La caída de un ídolo

El Teniente Batalla puso su ego en remojo con la esperanza de que se disolviera para poder así disfrutar de algunos instantes de paz antes de tener que abandonar su cuerpo.

Había consagrado su vida entera a todo tipo de combates, ya fueran estos físicos, mentales o espirituales.

A pesar de haber obtenido incontables victorias, sentía en su interior una espantosa mezcla de aburrimiento y frustración.

—Siempre hice lo que tenía que hacer, siempre cumplí con mi deber. Lo que es más, me atrevo a pensar que fui hasta creativo. Cuando no había ni dónde ni por qué pelear, generé conflictos estupendos, como si fuera un mago que hace aparecer un conejo de una galera inexistente. No entiendo por qué me siento tan vacío —dijo en una de la últimas conferencias de prensa en las que participó, cuando todavía conservaba algo de entusiasmo pero la otrora firme estructura de su personalidad empezaba ya a desmoronarse.

Poco tiempo después, fue imprescindible recurrir a la ayuda de profesionales.

—El Teniente está cansado, cree que todo su accionar ha sido en vano. Le hacen falta vitaminas o algo que lo estimule a seguir adelante —dijo su médico de cabecera.

 —Mirándola en perspectiva, su gesta parece inútil -y es muy posible que lo sea-, pero no podemos olvidar que en su momento todos lo acompañamos en algo parecido a lo que ahora llamamos su locura. Somos tan culpables como él por este sinsentido. A fin de cuentas, lo único que importa es el amor —afirmó un soldado que había ido a visitarlo, tratando de mostrarse sensible para así lograr seducir a una suboficial de la Marina Mercante llamada Patricia que -siguiendo órdenes con las que no estaba de acuerdo- había llegado hasta el domicilio del Teniente para tratar de convencerlo de que no bajara los brazos.

—Estoy mal, chicos —dijo el Teniente, ya más influenciado por el lenguaje que escuchaba en los programas de chismes que miraba en la televisión que por el protocolo militar que lo guiara durante sus años de servicio—. No tengo ganas ni de jugar a las cartas.

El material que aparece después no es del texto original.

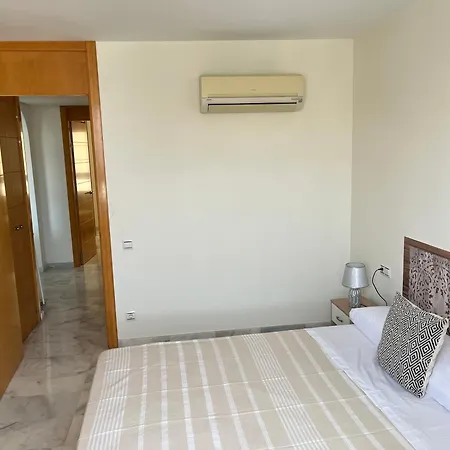 Apartamento Apartamento Turistico Puerto De Almerimar El Ejido Exterior foto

Me di cuenta de que la guerra es pura competición, así como el fútbol es competición y ahora todo es competición. Recién estaba mirando un programa de cocina y vi que ahora evalúan hasta a los chefs. Ahí me acordé de los chicos en la escuela. Les ponen nota. Eso, que antes me parecía lo más normal del mundo, ahora me parece una aberración. Carlitos, 5, Pedrito, 9, María, 10, Josefina, 6. ¿Adónde vamos a llegar? Pronto le vamos a poner nota a cualquier cosa. Caricias, 4, Ternura, 8,50, Perfume, 3. Así no va. Tenemos que liberarnos. Liberémonos.


Cuando el Teniente comenzó a sacarse la ropa, la suboficial de la Marina Mercante dijo:

—Bueno, señores, yo llego hasta acá. Tengo una prima que tiene un parque de diversiones en Mar del Plata y siempre me dice que vaya a trabajar con ella. Aunque de alguna manera comparto la visión del Teniente, no quiero verlo en calzoncillos. En este acto solemne, me libero y me retiro. Chau.

—Esperá, Patricia. Mi familia es de Mar del Plata, esperá que yo tampoco aguanto más. Vamos a comer algo y seguimos conversando —dijo el soldado, que también estaba cansado de su trabajo y tenía más ganas de hacer el amor que de respirar.

El Teniente, desnudo, empezó a hablar de amor incondicional y paz mundial, ante la mirada inoxidable del médico que se preguntaba cuál sería el mejor camino a tomar.